The problem is with NSS (Red Hat's library of choice for crypto), whose functions now fail if it was initialized in the parent process: https://bugzilla.mozilla.org/show_bug.cgi?id=331096 That's exactly what's happening here. As the actual fork happens somewhere in FUSE, ensuring that curl_global_init(CURL_GLOBAL_SSL) is only called after isn't all that trivial. Thankfully someone implemented a workaround after the last comment in the linked bug report: NSS_STRICT_NOFORK=DISABLED restores the old behaviour and solves the problem for me.

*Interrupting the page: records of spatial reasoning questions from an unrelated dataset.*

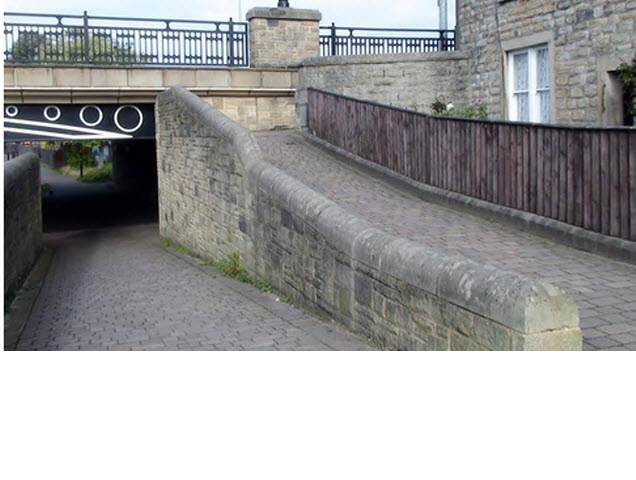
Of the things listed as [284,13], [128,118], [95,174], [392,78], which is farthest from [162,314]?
[95,174]

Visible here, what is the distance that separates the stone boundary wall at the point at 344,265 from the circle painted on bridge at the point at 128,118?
2.70 metres

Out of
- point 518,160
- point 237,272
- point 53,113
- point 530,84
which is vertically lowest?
point 237,272

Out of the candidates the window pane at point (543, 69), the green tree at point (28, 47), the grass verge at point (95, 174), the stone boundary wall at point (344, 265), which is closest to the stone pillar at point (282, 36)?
the stone boundary wall at point (344, 265)

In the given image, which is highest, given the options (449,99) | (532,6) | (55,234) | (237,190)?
(532,6)

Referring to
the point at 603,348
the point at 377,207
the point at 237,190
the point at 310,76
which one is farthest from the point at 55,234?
the point at 603,348

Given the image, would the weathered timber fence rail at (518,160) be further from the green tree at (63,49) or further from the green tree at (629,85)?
the green tree at (63,49)

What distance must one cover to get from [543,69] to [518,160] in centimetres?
548

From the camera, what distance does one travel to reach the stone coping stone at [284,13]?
1994cm

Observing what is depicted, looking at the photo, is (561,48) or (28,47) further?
(28,47)

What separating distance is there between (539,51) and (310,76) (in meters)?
5.60

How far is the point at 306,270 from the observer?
9.38m

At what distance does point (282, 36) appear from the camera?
20.2 metres

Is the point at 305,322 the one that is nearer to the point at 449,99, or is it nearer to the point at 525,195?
the point at 525,195

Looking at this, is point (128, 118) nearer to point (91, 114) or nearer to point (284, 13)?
point (91, 114)
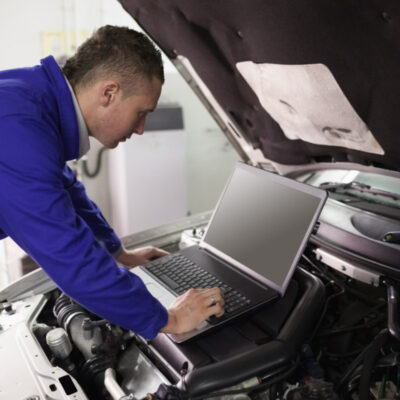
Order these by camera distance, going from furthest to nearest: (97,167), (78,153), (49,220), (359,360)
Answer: (97,167), (78,153), (359,360), (49,220)

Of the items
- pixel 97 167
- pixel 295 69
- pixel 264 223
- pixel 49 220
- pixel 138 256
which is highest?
pixel 295 69

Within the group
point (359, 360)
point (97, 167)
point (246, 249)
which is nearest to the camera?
point (359, 360)

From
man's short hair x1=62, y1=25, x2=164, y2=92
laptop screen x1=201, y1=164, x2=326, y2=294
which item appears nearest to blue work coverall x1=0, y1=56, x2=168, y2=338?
man's short hair x1=62, y1=25, x2=164, y2=92

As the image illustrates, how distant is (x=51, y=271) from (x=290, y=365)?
539 millimetres

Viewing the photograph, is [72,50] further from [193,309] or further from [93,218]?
[193,309]

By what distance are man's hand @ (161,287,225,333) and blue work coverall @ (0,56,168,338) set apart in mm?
32

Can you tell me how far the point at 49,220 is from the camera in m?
0.81

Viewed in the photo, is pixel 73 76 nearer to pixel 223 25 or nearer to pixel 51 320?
pixel 223 25

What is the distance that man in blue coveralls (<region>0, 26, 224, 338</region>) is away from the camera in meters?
0.81

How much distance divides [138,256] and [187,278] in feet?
0.95

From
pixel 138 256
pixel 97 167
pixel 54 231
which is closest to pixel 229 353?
pixel 54 231

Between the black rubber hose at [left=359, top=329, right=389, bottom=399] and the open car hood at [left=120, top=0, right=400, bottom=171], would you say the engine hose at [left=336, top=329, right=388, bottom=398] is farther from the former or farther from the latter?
the open car hood at [left=120, top=0, right=400, bottom=171]

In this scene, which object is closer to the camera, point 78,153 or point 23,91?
point 23,91

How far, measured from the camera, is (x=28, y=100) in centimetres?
87
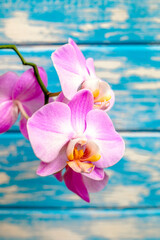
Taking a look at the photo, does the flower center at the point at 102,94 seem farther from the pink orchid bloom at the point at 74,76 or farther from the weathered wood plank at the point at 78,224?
the weathered wood plank at the point at 78,224

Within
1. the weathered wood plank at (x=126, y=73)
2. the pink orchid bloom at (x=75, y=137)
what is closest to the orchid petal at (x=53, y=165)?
the pink orchid bloom at (x=75, y=137)

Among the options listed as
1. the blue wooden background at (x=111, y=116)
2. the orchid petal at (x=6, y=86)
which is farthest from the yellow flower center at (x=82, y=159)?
the blue wooden background at (x=111, y=116)

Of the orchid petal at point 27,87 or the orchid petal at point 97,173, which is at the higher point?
the orchid petal at point 27,87

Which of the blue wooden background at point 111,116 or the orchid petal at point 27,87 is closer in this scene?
the orchid petal at point 27,87

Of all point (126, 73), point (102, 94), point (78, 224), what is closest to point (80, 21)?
point (126, 73)

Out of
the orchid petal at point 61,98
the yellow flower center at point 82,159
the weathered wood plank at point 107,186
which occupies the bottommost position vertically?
the weathered wood plank at point 107,186

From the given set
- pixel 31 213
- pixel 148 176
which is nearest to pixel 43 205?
pixel 31 213

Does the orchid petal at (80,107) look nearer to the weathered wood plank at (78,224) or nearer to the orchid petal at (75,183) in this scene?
the orchid petal at (75,183)
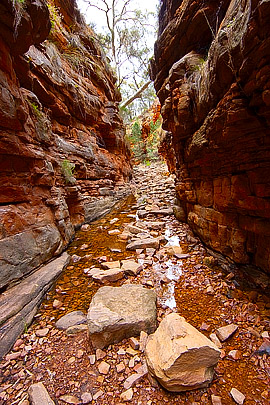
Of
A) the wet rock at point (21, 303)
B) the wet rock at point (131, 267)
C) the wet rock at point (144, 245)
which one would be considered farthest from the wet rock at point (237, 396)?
the wet rock at point (144, 245)

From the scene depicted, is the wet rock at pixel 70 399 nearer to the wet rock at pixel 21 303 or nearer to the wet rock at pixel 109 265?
the wet rock at pixel 21 303

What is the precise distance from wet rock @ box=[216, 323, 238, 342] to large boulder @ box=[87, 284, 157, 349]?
871mm

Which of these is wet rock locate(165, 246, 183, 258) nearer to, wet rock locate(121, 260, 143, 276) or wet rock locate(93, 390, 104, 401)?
wet rock locate(121, 260, 143, 276)

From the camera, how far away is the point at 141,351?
2139mm

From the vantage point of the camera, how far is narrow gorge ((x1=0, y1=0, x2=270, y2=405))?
1804mm

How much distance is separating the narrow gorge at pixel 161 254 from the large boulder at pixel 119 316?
0.02 metres

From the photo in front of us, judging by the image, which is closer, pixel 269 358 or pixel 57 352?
pixel 269 358

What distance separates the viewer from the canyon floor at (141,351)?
1.74 metres

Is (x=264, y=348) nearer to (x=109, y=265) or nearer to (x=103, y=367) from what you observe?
(x=103, y=367)

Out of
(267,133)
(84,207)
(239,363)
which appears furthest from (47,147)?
(239,363)

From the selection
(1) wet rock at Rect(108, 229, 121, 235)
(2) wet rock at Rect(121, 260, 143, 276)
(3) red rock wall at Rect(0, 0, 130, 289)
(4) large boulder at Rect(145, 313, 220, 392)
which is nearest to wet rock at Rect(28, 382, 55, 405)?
(4) large boulder at Rect(145, 313, 220, 392)

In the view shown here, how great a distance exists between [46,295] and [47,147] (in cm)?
401

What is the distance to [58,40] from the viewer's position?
758cm

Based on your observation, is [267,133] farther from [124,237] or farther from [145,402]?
[124,237]
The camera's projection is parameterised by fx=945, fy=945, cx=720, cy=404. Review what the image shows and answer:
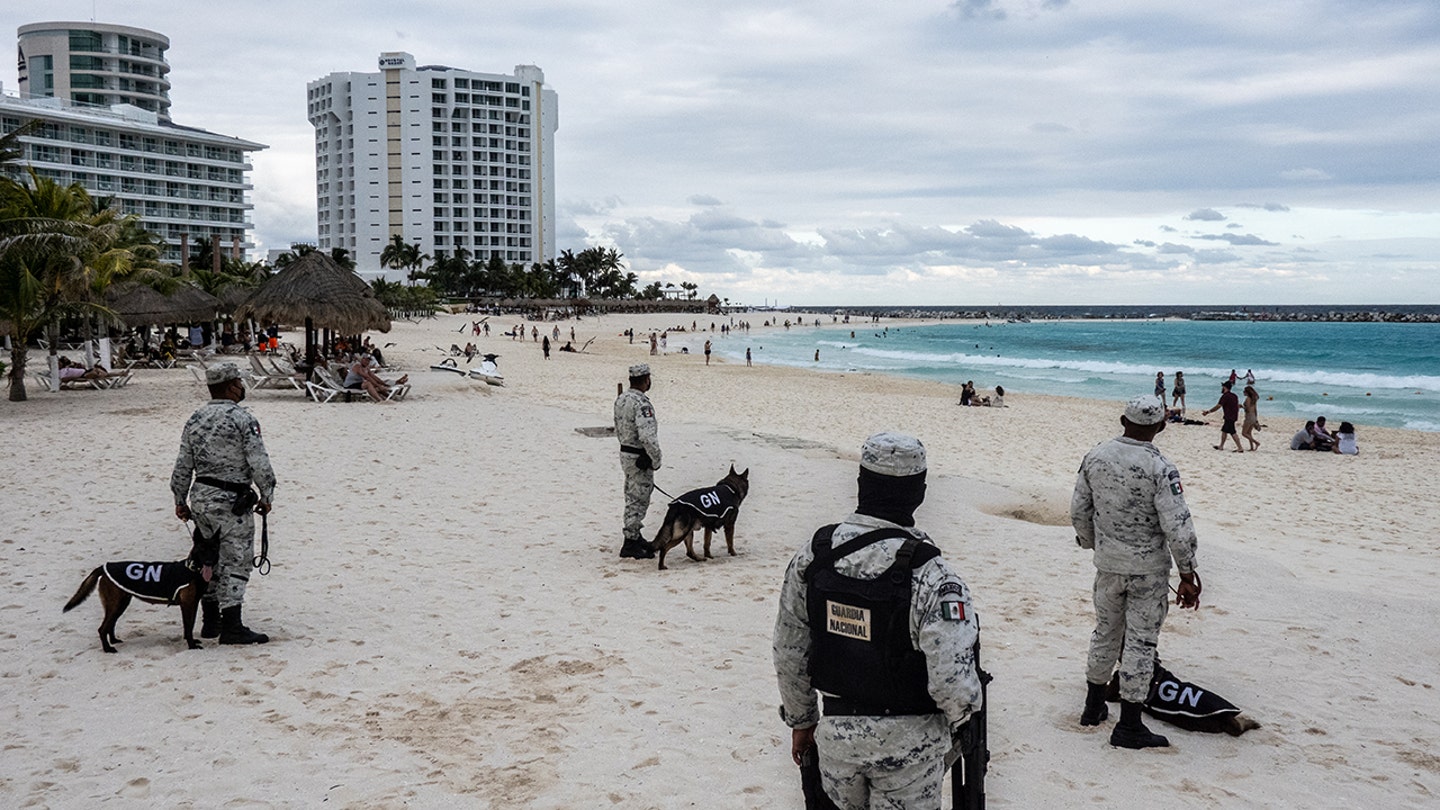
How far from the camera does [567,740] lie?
4.63 metres

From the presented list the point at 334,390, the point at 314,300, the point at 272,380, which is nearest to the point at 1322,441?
the point at 334,390

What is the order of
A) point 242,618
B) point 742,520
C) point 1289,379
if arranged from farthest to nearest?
point 1289,379 → point 742,520 → point 242,618

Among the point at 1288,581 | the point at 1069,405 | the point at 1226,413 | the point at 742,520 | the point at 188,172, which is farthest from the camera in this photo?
Answer: the point at 188,172

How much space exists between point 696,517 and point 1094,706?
12.2 feet

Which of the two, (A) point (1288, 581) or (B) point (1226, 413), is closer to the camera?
(A) point (1288, 581)

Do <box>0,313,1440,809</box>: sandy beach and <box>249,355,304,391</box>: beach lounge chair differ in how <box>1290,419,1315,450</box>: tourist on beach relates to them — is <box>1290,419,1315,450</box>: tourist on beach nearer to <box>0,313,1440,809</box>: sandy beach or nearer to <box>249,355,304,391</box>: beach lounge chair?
<box>0,313,1440,809</box>: sandy beach

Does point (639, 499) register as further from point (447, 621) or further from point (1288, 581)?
point (1288, 581)

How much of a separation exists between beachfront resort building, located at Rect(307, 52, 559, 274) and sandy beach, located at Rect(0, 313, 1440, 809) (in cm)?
11068

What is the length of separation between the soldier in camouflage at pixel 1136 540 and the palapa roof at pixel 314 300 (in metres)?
18.2

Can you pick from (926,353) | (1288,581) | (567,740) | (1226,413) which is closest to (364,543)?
(567,740)

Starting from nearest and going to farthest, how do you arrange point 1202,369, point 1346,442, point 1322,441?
point 1346,442 → point 1322,441 → point 1202,369

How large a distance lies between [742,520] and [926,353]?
59.4m

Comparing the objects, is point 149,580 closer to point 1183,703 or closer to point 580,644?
point 580,644

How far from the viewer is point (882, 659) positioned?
2.51 meters
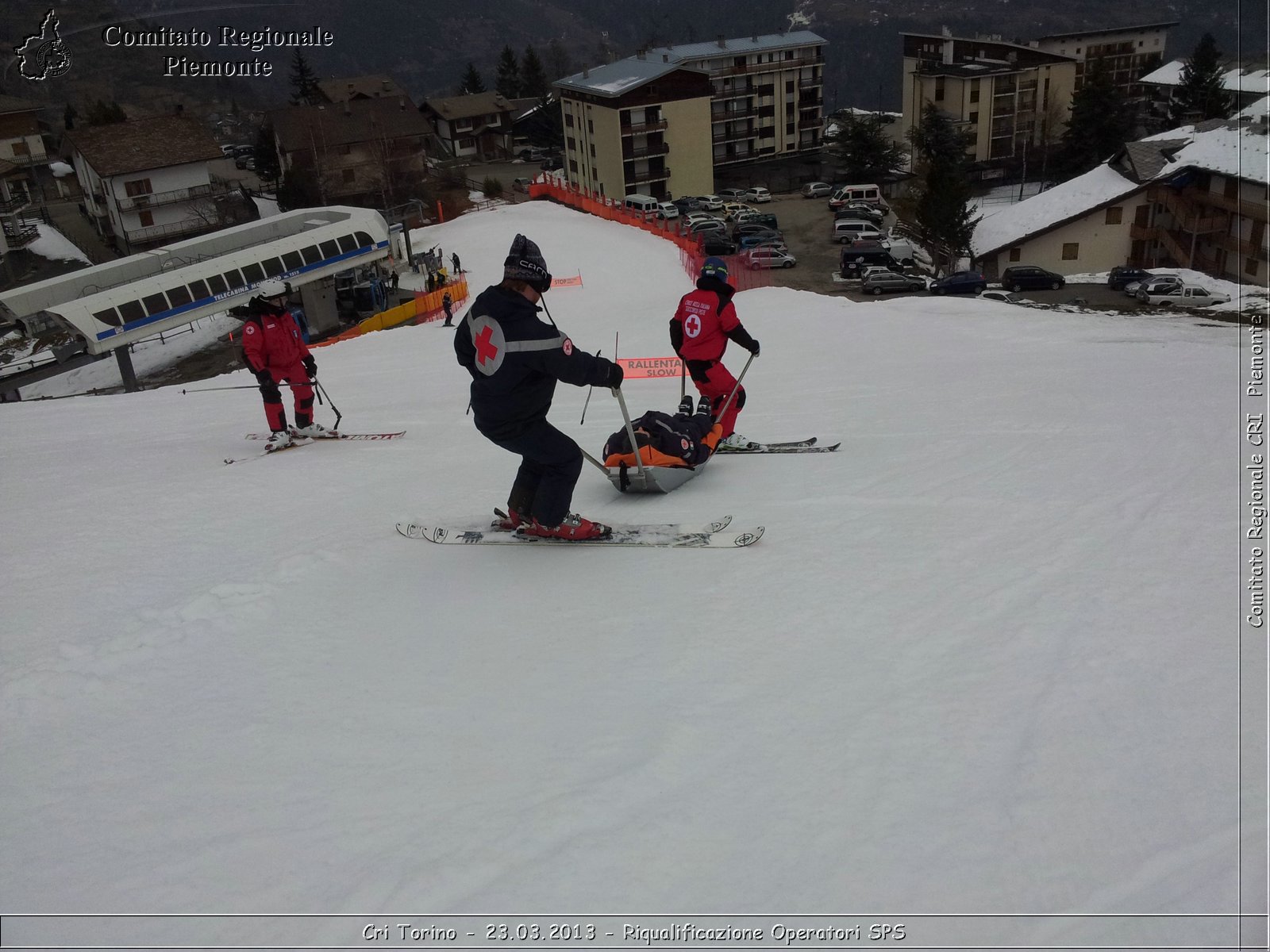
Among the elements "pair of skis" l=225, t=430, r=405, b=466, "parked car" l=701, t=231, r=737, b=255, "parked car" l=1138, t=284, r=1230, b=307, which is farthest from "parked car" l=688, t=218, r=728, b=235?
"pair of skis" l=225, t=430, r=405, b=466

Fedora 22 changed to end-of-life (EOL) status on 2016-07-19. Fedora 22 is no longer maintained, which means that it will not receive any further security or bug fix updates. As a result we are closing this bug. If you can reproduce this bug against a currently maintained version of Fedora please feel free to reopen this bug against that version. If you are unable to reopen this bug, please file a new report against the current release. If you experience problems, please add a comment to this bug. Thank you for reporting this bug and we are sorry it could not be fixed.
This was still an issue in Fedora 26. Since Fedora 27 when curl changed from NSS to SSL, curlftpfs works as expected.